Almost Home |
A continent away, headhunters decorate the rugged terrain of the Cordillera Region in Northern Philippines; six ethno-linguistic tribes, like the Igorots, survive.
Passing Beverly Hills, driven in a white limo, I’m making lots of money. Wherever I am, my trendy, ultra-high tech lap top works--any competition gets slit.
Tucked under my arm, we race up my private jet, stomping each step as I go. We sit next to a window and I watch buildings and streets where people are getting smaller and smaller like compressed digital memories, until they can all fit on a postage stamp.
Enter my password. Click on Shares. Sell short all oil stocks. Cha-ching! Going online on a plane is sexy.
Windows Media Player pops up with the latest on The Apprentice. Is that really Trump’s hair? He’s edging me on branding--“You’re fired!”
A steward slips off my shoes and raises my feet on velvet cushion but I do not look up, too busy, I have other more important things to do. He brings me a cocktail of Valium, Xanax and Paxil and for a crazy second, I wish I can ask him for a bottle of etag (the most popular Igorot rice wine) to drink with it, but I doubt there is any here, since it’s so exotic, it can only be found high in the Philippine mountains. Right about now, I’d also like some sweet, sugar-coated Tsu-om, its rice grain split and crushed by my own mother’s hand…
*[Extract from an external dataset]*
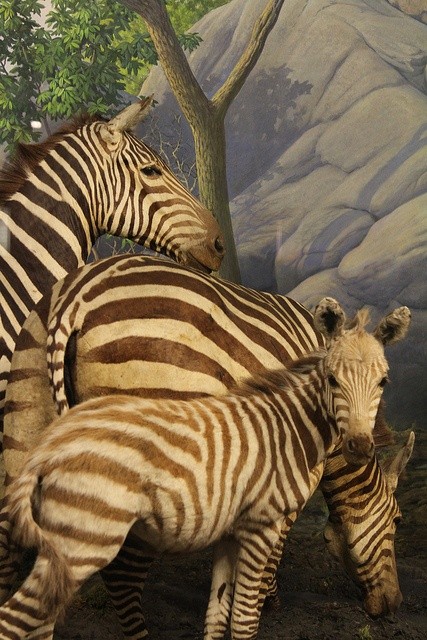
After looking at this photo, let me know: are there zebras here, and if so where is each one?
[0,93,226,639]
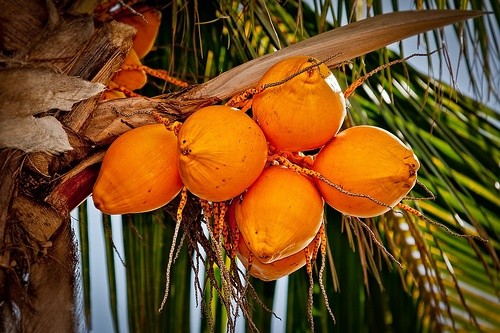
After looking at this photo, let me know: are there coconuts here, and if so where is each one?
[90,1,421,282]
Google plastic surgeons, must get another nose job.
Email my lawyer.
Buy stocks of Trump’s real estate.
Check my accountant’s website.
NOISE. I jerk forward, turbulence in the skies, the seatbelt grabs me back, but my lap top slips my fingers and crashes to the floor: Gold, English Pounds, American Dollars, Peso, Yen, NASDAQ, cigarette commercials, Scrooge McDuck... I want to die, let me die.
This life has been hell. A lap top doesn’t love me. I must fly back to the Igorots.